◆ Page text
....

One of the defining characters of human beings is our awareness of our own existence either as an independent individual or as members of groups that we create based on bloodlines or cultural, economical, political, religious, and sexual associations.

Indeed no (wo)man is an island. Whether he or she likes it or not, the individual is forced or chooses to be associated with a nation, a community, a group, an identity, a species, or the universe as a whole. I, for example, am a being, a human being, born from Ethiopian parents whose ethnic identity is Tigrayan, whose country is part of Africa; my skin color is black, thus am called a black man; I am a blogger, therefore, I have developed a sense of connection with other bloggers, especially with those I met on wordpress.com.

We often form bonds easily with those we associate ourselves with. Why? It’s safer. It feels like home. You consider yourself a family. And family is the smallest unit of anything bigger: an ethnicity, a race, a province, a nation, a continent, a religion, a philosophy, a planet, etc.

When I, for example, miss Ethiopia, I call home to know first how my parents and siblings are doing (my blood relatives); then I ask about my extended family; then my neighbors, and about my friends; then about the town’s people in general; finally I try to keep up with every news on the country. What I do is more or less similar to what every human being does. Through our associations with these various options we have, we develop a sense of belonging.

....

◆ Given data

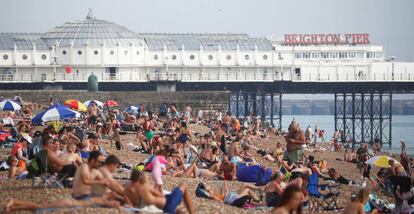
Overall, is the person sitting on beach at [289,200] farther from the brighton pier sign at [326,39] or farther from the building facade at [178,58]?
the brighton pier sign at [326,39]

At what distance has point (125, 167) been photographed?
25.4m

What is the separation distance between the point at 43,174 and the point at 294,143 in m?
6.92

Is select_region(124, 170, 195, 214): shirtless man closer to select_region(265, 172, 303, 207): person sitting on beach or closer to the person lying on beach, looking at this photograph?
select_region(265, 172, 303, 207): person sitting on beach

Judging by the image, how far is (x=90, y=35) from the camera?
274ft

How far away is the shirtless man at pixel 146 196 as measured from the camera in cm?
1634

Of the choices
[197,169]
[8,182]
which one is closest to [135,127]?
[197,169]

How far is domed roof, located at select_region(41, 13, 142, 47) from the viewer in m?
82.6

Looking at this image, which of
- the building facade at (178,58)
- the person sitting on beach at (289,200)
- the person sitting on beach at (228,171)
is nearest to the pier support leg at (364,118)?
the building facade at (178,58)

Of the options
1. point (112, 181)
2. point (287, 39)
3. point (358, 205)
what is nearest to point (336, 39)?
point (287, 39)

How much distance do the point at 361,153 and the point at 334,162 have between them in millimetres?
7091

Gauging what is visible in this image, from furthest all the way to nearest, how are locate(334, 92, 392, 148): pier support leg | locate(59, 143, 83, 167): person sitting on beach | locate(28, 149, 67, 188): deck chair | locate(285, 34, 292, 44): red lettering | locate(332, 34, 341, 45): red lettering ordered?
locate(332, 34, 341, 45): red lettering
locate(285, 34, 292, 44): red lettering
locate(334, 92, 392, 148): pier support leg
locate(59, 143, 83, 167): person sitting on beach
locate(28, 149, 67, 188): deck chair

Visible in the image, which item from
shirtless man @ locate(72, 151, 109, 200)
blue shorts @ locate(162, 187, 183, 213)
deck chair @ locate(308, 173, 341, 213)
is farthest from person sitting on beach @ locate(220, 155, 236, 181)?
blue shorts @ locate(162, 187, 183, 213)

....

◆ Tasks to perform
**a)** Repeat the passage on belonging word for word, starting at "One of the defining" and ending at "and sexual associations.".
**b)** Put the lines of the listing into a JSON list of strings, one string per line and no blank lines, starting at the line that contains "How much distance" and ending at the last line of the listing.

◆ Task responses
**a)**
One of the defining characters of human beings is our awareness of our own existence either as an independent individual or as members of groups that we create based on bloodlines or cultural, economical, political, religious, and sexual associations.

**b)**
[
  "How much distance do the point at 361,153 and the point at 334,162 have between them in millimetres?",
  "7091",
  "Gauging what is visible in this image, from furthest all the way to nearest, how are locate(334, 92, 392, 148): pier support leg | locate(59, 143, 83, 167): person sitting on beach | locate(28, 149, 67, 188): deck chair | locate(285, 34, 292, 44): red lettering | locate(332, 34, 341, 45): red lettering ordered?",
  "locate(332, 34, 341, 45): red lettering",
  "locate(285, 34, 292, 44): red lettering",
  "locate(334, 92, 392, 148): pier support leg",
  "locate(59, 143, 83, 167): person sitting on beach",
  "locate(28, 149, 67, 188): deck chair",
  "Visible in the image, which item from",
  "shirtless man @ locate(72, 151, 109, 200)",
  "blue shorts @ locate(162, 187, 183, 213)",
  "deck chair @ locate(308, 173, 341, 213)",
  "is farthest from person sitting on beach @ locate(220, 155, 236, 181)?",
  "blue shorts @ locate(162, 187, 183, 213)"
]